Druid Lookups introspect keys and values endpoints do not return valid JSON
Description
While analyzing the Lookup features of druid, I noticed that the keys and values endpoints for lookups do not return valid JSON.
https://druid.apache.org/docs/latest/querying/lookups#introspect-a-lookup
Example response:
"[20416, 20404, 20415, 02F440, 02F461, 20420, 02F402, 02F480, 20408, 20409, 20410, 20412, 20402, 02F421, 02F420, 20601, 02F601, 02F620, VODAFONE, CLARO]
It seems that all keys or values are just joined with , and wrapped between two square brackets.
Finally, the documentation seems incorrect on this page: https://druid.apache.org/docs/latest/querying/lookups-cached-global/#introspection
It states:
Introspection to / returns the entire map. Introspection to /version returns the version indicator for the lookup.
*-*-*
> **What you will do**:
- a) In the Druid lookups issue, shorten the paragraph that begins "While analyzing the Lookup features" and keep its main facts.
- b) Reproduce the Druid lookups issue word for word from "Druid Lookups introspect" up to and including "two square brackets.".
- c) Write a continuation of the Druid lookups issue that picks up after its final sentence.
The material that comes next is separate from the Druid lookups issue.

> **Record excerpts**:
*-*-*
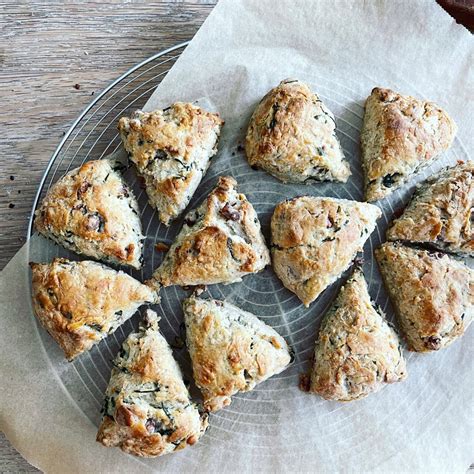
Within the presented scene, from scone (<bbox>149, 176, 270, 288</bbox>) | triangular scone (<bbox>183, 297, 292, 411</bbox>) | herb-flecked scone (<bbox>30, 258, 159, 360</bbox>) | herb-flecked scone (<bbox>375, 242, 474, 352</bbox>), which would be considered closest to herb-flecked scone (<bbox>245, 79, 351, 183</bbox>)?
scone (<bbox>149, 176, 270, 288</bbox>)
*-*-*
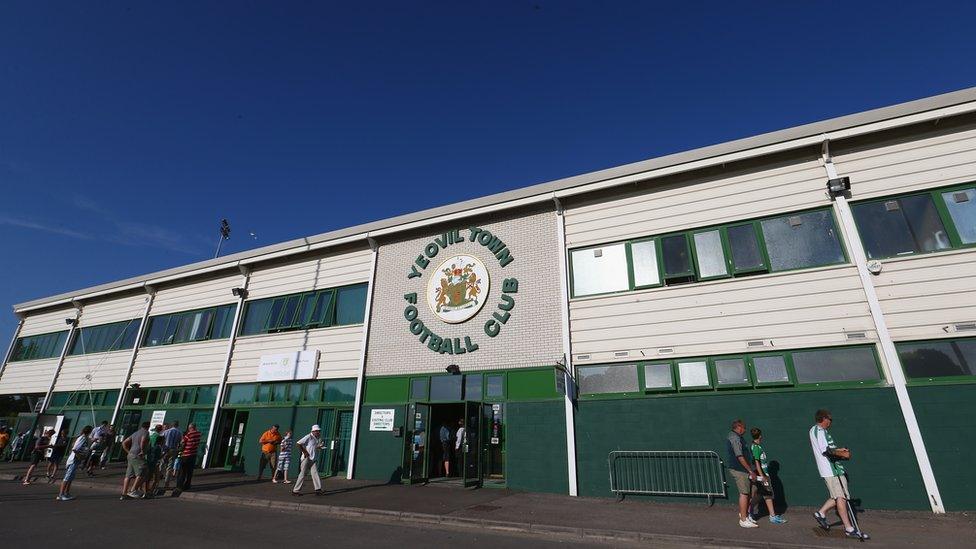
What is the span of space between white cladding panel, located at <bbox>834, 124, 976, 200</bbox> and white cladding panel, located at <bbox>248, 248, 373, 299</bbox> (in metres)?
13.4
*-*-*
> **Answers to the exercises**:
- a) Analysis of Druid's Lookup features showed that the lookup keys and values endpoints return invalid JSON.

- b)
Druid Lookups introspect keys and values endpoints do not return valid JSON
Description
While analyzing the Lookup features of druid, I noticed that the keys and values endpoints for lookups do not return valid JSON.
https://druid.apache.org/docs/latest/querying/lookups#introspect-a-lookup
Example response:
"[20416, 20404, 20415, 02F440, 02F461, 20420, 02F402, 02F480, 20408, 20409, 20410, 20412, 20402, 02F421, 02F420, 20601, 02F601, 02F620, VODAFONE, CLARO]
It seems that all keys or values are just joined with , and wrapped between two square brackets.

- c)
However, /version does not seem to work and returns an 404.
Motivation
For as far as I know, all API endpoints return valid JSON. However, the introspect keys and values do not. This is incorrect in my opinion.
Hi @teyeheimans, What type of lookup are you creating?
Map Lookup
- With the following configuration,
{
"type": "map",
"map": {
"1": "One",
"2": "Two",
"3": "Three"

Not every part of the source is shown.